Huang Yangxin, Tang Nian-Sheng, Chen Jiaqing
College of Public Health, University of South Florida, Tampa, FL, USA.
Department of Statistics, College of Science, Yunnan University, Kunming, People's Republic of China.
J Appl Stat. 2021 Jun 4;49(12):3063-3089. doi: 10.1080/02664763.2021.1935797. eCollection 2022.

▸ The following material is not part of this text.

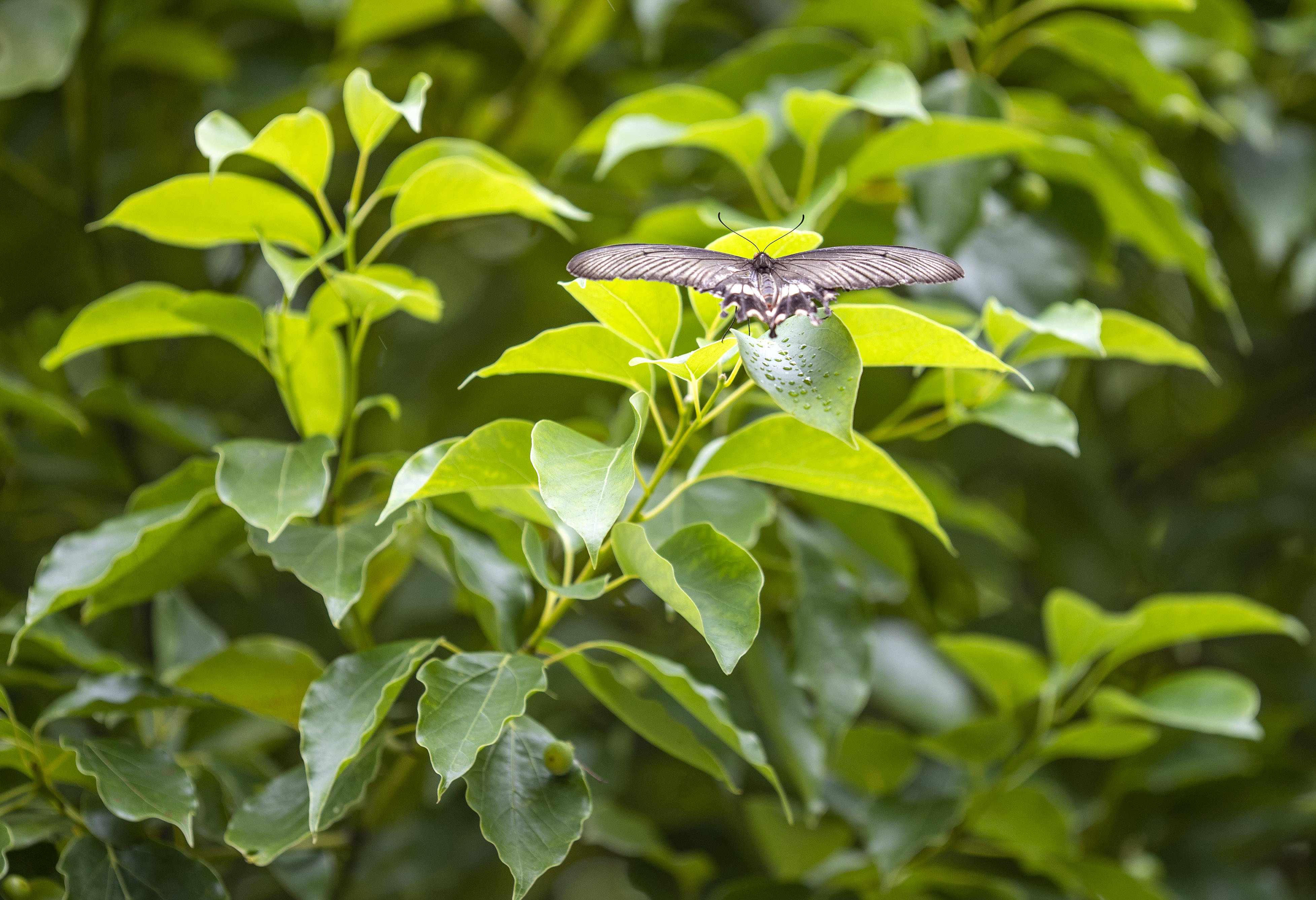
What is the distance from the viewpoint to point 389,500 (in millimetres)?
522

Methodological development and application of joint models for longitudinal and time-to-event data have mostly coupled a single longitudinal outcome-based linear mixed-effects model with normal distribution and Cox proportional hazards model. In practice, however, (i) profile of subject's longitudinal response may follow a `broken-stick nonlinear' (piecewise) trajectory. Such multiple phases are an important indicator to help quantify treatment effect, disease diagnosis and clinical decision-making. (ii) Normality in longitudinal models is a routine assumption, but it may be unrealistically obscuring important features of subject variations. (iii) Data collected are often featured by multivariate longitudinal outcomes which are significantly correlated, ignoring their correlation may lead to biased estimation. (iv) It is of importance to investigate how multivariate longitudinal outcomes are associated with event time of interest. In the article, driven by a motivating example, we propose Bayesian multivariate piecewise joint models with a skewed distribution and random change-points for longitudinal measures with an attempt to cope with correlated multivariate longitudinal data, adjust departures from normality, mediate accuracy from longitudinal trajectories with random change-point and tailor linkage in specifying a time-to-event process. A real example is analyzed to demonstrate methodology and simulation studies are conducted to evaluate performance of the proposed models and method.
纵向数据和事件发生时间数据联合模型的方法学发展与应用,大多是将基于单个纵向结局的正态分布线性混合效应模型与Cox比例风险模型相结合。然而在实际中,(i)受试者纵向反应的轨迹可能呈“折断式非线性”(分段)轨迹。这种多阶段情况是帮助量化治疗效果、疾病诊断和临床决策的重要指标。(ii)纵向模型中的正态性是一个常规假设,但它可能会不切实际地掩盖受试者变异的重要特征。(iii)收集到的数据通常具有显著相关的多变量纵向结局特征,忽略它们的相关性可能导致有偏估计。(iv)研究多变量纵向结局如何与感兴趣的事件时间相关联很重要。在本文中,受一个激励性实例的驱动,我们提出具有偏态分布和随机变化点的贝叶斯多变量分段联合模型,用于纵向测量,旨在处理相关的多变量纵向数据,调整与正态性的偏差,通过随机变化点从纵向轨迹中调节准确性,并在指定事件发生时间过程中调整联系。通过一个实际例子进行分析以展示方法,并进行模拟研究以评估所提出模型和方法的性能。